A lot of dispute comes from the common mistake of confusing descriptions with principles. What one person calls “destroying” another person calls “developing”. The two words mean exactly the same thing objectively. They two words describe in ways that lets each person sound like they’re applying some sort of moral principle. Because people are unwilling to let go of their moral principles, the debate easily devolves into dogmatic table pounding. It is not unethical to transform the earth simply because you describe it as destroying, or vice versa. It’s just a way of manipulating language to sound that way.

A lot of the dispute also comes from idealistic versions of what nature is; a sort of Pocahontas / Avatar interpretation of nature. This kind of talk is very cheap. It is cheap to think about nature as a loving caring mother rather than the reality that she’s an abusive parent. “Nature is red in tooth and claw” is an apt description given by Alfred Tennyson. This talk gets a lot more expensive when people actually have to live that way. Few are willing to live the kind of toil-filled and luxury-less life that would be needed to live naturally. Moreover, it is impossible to “fill the whole earth” with the “knowledge of the glory of God as the waters cover the sea”. Ask any economist, over the centuries the population was strictly limited by a lack of economic growth. The first fruits of economic growth was consumed by sustaining a higher population. This economic growth came from radically transforming our environment. Without making radical changes to the environment, mankind is limited to few in number who live in harsh poverty.

Some people cannot accept this because it doesn’t make sense to them that God would put mankind in such an unsuitable environment.
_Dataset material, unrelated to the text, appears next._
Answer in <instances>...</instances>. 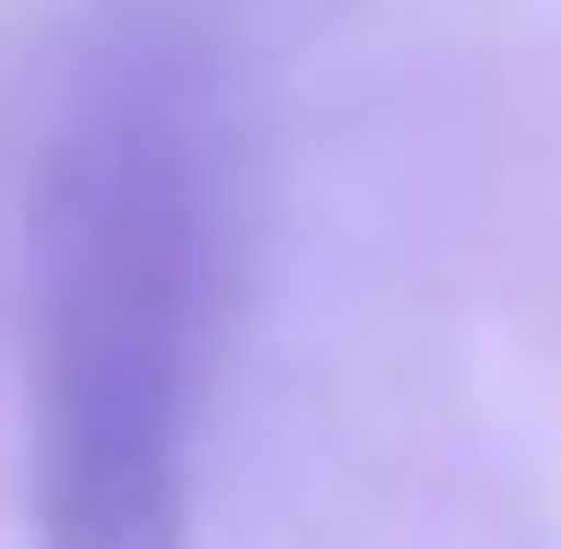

There are two acknowledgements that need to made to make sense of this. The first is that the good life was always meant to have work. Work is not wrong or evil or bad. In a perfect world, there is work. And second, natural evil was not original in creation. Natural evil was introduced by God as a response to moral evil (why? See my post on Job and natural evil). Once we understand that work is part of the good life, and natural evil was not original in creation, then it starts making sense that mankind should work to relieve itself of natural evil.

Of course, this doesn’t mean that there aren’t kinds of ways that we shouldn’t transform the earth. There is no quantitative limitation where it becomes unethical to transform the earth. There is no point at which we say it’s okay to farm but its not okay to mine. Or it’s okay to mine, but its not okay to mine depletable resources. Or it’s okay to mine depletable resources, but not too much (more than one arbitrarily asserts). But there remains a qualitative moral limitation on how we transform nature. Maybe we shouldn’t transform the earth to build weapons and kill each other. Maybe we should care about how animals are treated and how long they live if they’re being raised for food. Maybe we shouldn’t transform the earth in such a way that it pollutes the air of others. There are all kinds of qualitative limitations. And if one wants to call those qualitative limitations “environmentalism” then that fits with the cultural mandate. But the word is typically used to put some sort of quantitative restriction on how many trees can be chopped down before good becomes evil.

This distinction between qualitative and quantitative limitations on transforming the environment is another source of confusion. It is easy for an environmentalist to think that if there is no quantitative limitation on the environment, then we can kill puppies and detonate nuclear bombs. No no no! There are absolutely bad ways to transform the earth. But there is no “too much” transformation.

Scripture describes the paradise from which mankind came as a garden. But it describes the paradise for which mankind is to work toward, as a kingdom. That ought to be the mindset that is taken out of scripture.